Basically, the SWS pad on the controller needs to be run to RX of the UART board and to the TX port, with a 1 - 1.8k resistor in between.

Update for relevancy: No news from Gledopto, I assume we won't get a vendor fix for this and I'm in no position to decide what to do with this device. Forcing stack rev to 0 seems almost impossible as that would affect all GL devices.

@Koenkk Can you give this a quick glance and check what we can do in order to support the device?

[Koenkk]

@lorenz could you try hacking the manufacturer code in the coordinator firmware? The echo sends 0x1217, maybe the default 0x0000 z2m manufacturer code triggers this bug on the gledopto device.

[MartB]

@Koenkk i did (albeit flipped to 0x1712) and it did not work, same behavior.

0x1712 manufacturer ID: znp_LP_CC2652RB_tirtos_ccs.zip

(Based on the latest develop patch, compiled with compiler speed optimizations enabled, thats why its bigger)

[Koenkk]

@MartB and what about the Network Manager: True? In your post it is true for Echo and false for z2m. In the EZSP sniff from @kirovilya it is also true:

[lorenz]

I hacked in network manager support already, doesn't do anything

[Koenkk]

If I understand correctly, the GL-C-002P doesn't show this behaviour with EZSP right? (sniff: https://github.com/Koenkk/zigbee2mqtt/issues/11202#issuecomment-1046303717)

[lorenz]

Me and @MartB think since it's related to the device retaining link keys even after disassociation it would happen to the EZSP too if reconnected. It also happens with the Echo, but it responds differently and after a few tries it recovers.

[czdaniel]

Gledopto was an universally recommended brand and I bought 2 of these, facing all the same issues I've read about here.
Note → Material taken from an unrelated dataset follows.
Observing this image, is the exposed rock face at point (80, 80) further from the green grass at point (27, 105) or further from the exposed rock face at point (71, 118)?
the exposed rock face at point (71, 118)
It seems that after connecting it to my HomeAssistant Zigbee2Mqtt network I can't even connect it to my amazon echo plus (1st gen). It must still be trying to connect to the zigbee network, even though I disabled joining and blocked the device. Any tips? I've already written to Gledopto, but I don't expect any help there.

[lorenz]

@czdaniel If you have a 3.3V serial adapter you can try the physical reset procedure which resets the flash of the unit. After that switch the unit to the right mode and then pair it. It will work the first time.

[basmeyer]

Will this also work with like 5 of them? After the first succesful pairing I had the feeling it did not want to pair with more than 1 devices. But I could be wrong as things got messy when I also tried other modes at the same time. In the end none of them was working any more with neither z2m nor ZHA. Yeah, perhaps a bit brave to order 5 of these already. ;)

Bas

[czdaniel]

I got a hue bridge just to test if it works with that and it does. My amazon echo might have other problems. My power supply cables are too beefy for these "easy to use" push in connectors, which do not inspire confidence and I accidentally fried one already. I was under the impression that these could seperately dim 5 leds strips by the barebones manual online, but this is not the case either. I have a good 140W meanwell power supply but when I dim the light the gledopto emits a high pitched whine, possibly due to that bad connection on the 12v input. I've ordered a few Miboxer FUT036Zs and we'll see if they perform better.

[Koenkk]

@ptvoinfo any chance your firmware could be flashed on these devices?

[ptvoinfo]

@Koenkk Sorry, but the firmware does not support TELINK chips.

[Koenkk]

@ptvoinfo ah sorry, I incorrectly assumed this device was using a TI CC2652 chip

[Gudde660]

I'm also experiencing this issue with the gl-s-004p from Gledopto. They paired succesful the first time and after a factory reset they join the network and disconnect after a few seconds.

Is there something i can do to help?